The United States’ New China Strategy

[As] the U.S. reorients itself toward Asia, what is the best response to the strengthening China? Is the Cold War the model? Europe will feel this change.

“Let the dragon sleep. If he wakes, he will shake the world,” as Napoleon is supposed to have warned. He was talking about China. Now the time has come. “Pivot,” a turn, is the shortened name for America’s strategic realignment in view of the unstoppable rise of China as a world power. The shifting main emphasis from the Atlantic to the Pacific was long expected. Now it will take place. But the consequences for the global balance, Europe’s interests and the security structure of the North Atlantic are far from understood, let alone [able to be] prevented.

“Containment” is another word which the Europeans must again learn. But this time it comes, unlike seven decades ago, not as the unhappy memory of the Soviet Union, but rather the People’s Republic of China. For insiders, a report from the Council on Foreign Relations is the voice of the establishment. Only “the Council” formulates a new consensus between New York and Washington, politics and big business.

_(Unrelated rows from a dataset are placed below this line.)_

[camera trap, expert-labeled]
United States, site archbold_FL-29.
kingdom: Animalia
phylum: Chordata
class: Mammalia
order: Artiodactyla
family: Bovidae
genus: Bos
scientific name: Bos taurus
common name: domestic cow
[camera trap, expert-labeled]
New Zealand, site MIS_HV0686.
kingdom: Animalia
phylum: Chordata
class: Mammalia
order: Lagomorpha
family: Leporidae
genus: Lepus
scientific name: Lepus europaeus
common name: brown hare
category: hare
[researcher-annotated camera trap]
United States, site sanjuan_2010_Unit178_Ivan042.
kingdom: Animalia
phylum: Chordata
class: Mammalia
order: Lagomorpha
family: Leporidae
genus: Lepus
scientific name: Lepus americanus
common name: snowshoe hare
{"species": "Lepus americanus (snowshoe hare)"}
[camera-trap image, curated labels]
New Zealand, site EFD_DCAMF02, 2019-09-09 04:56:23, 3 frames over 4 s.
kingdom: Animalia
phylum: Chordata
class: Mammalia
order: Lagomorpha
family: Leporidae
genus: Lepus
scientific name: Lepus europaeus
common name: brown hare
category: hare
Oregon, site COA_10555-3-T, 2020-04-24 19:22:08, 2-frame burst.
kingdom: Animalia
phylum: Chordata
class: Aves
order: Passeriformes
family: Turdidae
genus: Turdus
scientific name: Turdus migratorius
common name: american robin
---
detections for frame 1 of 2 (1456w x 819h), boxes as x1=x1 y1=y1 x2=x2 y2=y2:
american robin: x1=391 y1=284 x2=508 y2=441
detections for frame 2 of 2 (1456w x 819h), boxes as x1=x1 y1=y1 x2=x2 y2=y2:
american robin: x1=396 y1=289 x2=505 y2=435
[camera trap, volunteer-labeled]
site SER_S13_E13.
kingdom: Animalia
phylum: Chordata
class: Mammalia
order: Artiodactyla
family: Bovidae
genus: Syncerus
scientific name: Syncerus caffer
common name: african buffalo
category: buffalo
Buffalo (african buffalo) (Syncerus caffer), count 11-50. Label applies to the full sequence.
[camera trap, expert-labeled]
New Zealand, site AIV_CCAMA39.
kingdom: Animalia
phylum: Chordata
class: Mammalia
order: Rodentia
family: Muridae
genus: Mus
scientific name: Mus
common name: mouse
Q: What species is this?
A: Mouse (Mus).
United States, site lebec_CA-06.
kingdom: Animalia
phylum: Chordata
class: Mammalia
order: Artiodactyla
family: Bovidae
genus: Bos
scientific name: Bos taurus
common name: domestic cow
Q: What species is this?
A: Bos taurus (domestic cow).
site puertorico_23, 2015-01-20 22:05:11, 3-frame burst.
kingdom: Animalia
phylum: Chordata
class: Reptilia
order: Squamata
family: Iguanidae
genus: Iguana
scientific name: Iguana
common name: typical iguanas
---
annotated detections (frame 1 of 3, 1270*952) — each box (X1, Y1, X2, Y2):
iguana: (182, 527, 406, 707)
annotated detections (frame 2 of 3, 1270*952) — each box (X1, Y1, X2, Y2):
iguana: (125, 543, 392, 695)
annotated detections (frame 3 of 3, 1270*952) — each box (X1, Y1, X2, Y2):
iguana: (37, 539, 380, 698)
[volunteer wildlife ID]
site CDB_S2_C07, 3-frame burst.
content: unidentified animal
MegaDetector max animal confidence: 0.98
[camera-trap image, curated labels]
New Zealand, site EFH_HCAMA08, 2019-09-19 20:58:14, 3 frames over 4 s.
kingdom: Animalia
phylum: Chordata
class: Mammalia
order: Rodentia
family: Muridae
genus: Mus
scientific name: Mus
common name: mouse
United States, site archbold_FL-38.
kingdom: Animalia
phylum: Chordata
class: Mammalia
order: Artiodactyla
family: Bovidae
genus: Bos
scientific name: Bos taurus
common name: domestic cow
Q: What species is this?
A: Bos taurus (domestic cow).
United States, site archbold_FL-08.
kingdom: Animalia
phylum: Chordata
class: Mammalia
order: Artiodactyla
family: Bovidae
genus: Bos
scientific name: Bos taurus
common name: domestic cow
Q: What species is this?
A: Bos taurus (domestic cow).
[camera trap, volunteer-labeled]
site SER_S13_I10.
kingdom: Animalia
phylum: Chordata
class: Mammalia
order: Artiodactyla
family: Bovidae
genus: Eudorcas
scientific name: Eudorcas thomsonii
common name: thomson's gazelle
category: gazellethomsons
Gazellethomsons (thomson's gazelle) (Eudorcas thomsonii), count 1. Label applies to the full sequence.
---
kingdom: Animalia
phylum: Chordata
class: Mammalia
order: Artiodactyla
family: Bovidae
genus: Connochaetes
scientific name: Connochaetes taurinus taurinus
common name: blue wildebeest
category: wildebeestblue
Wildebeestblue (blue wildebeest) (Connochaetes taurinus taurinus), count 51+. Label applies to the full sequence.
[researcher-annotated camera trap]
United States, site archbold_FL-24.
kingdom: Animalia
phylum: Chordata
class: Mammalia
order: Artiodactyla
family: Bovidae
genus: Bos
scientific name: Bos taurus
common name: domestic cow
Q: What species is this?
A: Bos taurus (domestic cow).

The introductory core statement reads: “China is today, and for many decades, the most important force opposite the United States. Therefore a systematic [and] calculated answer to China’s growing power is imperative.”

Neither Integration nor Confrontation

What the Council advises, and what the elite in American foreign policy stand for, is not new confrontations and a cold war, but rather “a more coherent response.” As a guide to action, the United States should lay less stress on the strategic integration of China into the American led international system, [but] rather more on “center[ing] on balancing the rise of Chinese power.” That means a new grand strategy with the focal point of the Far East, [and] the continuation of Nixon-Kissinger politics.

The Council does not belong to one of those powers, which is common knowledge. Here the guidelines would be designed in the future. This means that new demands are in store for Europeans: no longer [for] consumer safety, but rather individual efforts [for] producer security. For that it would not be enough to cite Germany’s extended responsibility on ceremonial occasions.

NATO will stay, but with less U.S. and more Europe. What happened when the Americans turned their strategic attention to East Asia in the early 1930s belongs to the past history of World War II. Europe is warned.